Request: Can you format the records below as a Markdown table with the columns Row and Line, one row per line and no rows for blank lines, starting at the line that contains "Among the options" and ending with the last line of the records?

═════ Task data

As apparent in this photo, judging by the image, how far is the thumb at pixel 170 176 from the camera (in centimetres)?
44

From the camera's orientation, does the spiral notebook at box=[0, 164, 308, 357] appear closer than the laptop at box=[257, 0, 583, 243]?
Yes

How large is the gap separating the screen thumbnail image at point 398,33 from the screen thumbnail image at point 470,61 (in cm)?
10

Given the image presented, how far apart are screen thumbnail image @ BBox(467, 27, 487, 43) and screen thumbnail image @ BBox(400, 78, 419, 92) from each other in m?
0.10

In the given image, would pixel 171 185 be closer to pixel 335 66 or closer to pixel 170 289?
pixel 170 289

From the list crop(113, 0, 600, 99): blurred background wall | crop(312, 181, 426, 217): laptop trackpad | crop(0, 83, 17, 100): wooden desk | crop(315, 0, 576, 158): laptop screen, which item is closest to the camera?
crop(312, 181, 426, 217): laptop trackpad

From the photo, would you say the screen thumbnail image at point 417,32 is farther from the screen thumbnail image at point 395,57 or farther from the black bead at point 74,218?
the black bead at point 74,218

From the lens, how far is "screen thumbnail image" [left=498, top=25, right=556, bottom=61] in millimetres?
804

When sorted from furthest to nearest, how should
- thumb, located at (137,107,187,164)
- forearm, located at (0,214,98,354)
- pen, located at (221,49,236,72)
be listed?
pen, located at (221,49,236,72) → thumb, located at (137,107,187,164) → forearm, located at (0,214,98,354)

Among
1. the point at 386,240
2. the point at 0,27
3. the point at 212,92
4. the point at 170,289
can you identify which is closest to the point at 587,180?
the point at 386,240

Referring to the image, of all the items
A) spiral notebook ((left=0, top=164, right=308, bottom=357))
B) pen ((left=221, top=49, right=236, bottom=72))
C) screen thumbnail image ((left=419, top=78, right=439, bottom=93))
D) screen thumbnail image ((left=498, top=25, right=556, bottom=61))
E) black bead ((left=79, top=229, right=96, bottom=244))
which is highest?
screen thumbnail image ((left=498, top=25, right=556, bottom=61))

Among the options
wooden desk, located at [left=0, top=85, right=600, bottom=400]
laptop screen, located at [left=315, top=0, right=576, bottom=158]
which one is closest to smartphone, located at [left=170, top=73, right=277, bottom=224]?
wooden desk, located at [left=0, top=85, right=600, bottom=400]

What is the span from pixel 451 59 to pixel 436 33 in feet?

══════════

Solution for this exercise:
| Row | Line |
|---|---|
| 1 | Among the options |
| 2 | wooden desk, located at [left=0, top=85, right=600, bottom=400] |
| 3 | laptop screen, located at [left=315, top=0, right=576, bottom=158] |
| 4 | which one is closest to smartphone, located at [left=170, top=73, right=277, bottom=224]? |
| 5 | wooden desk, located at [left=0, top=85, right=600, bottom=400] |
| 6 | What is the span from pixel 451 59 to pixel 436 33 in feet? |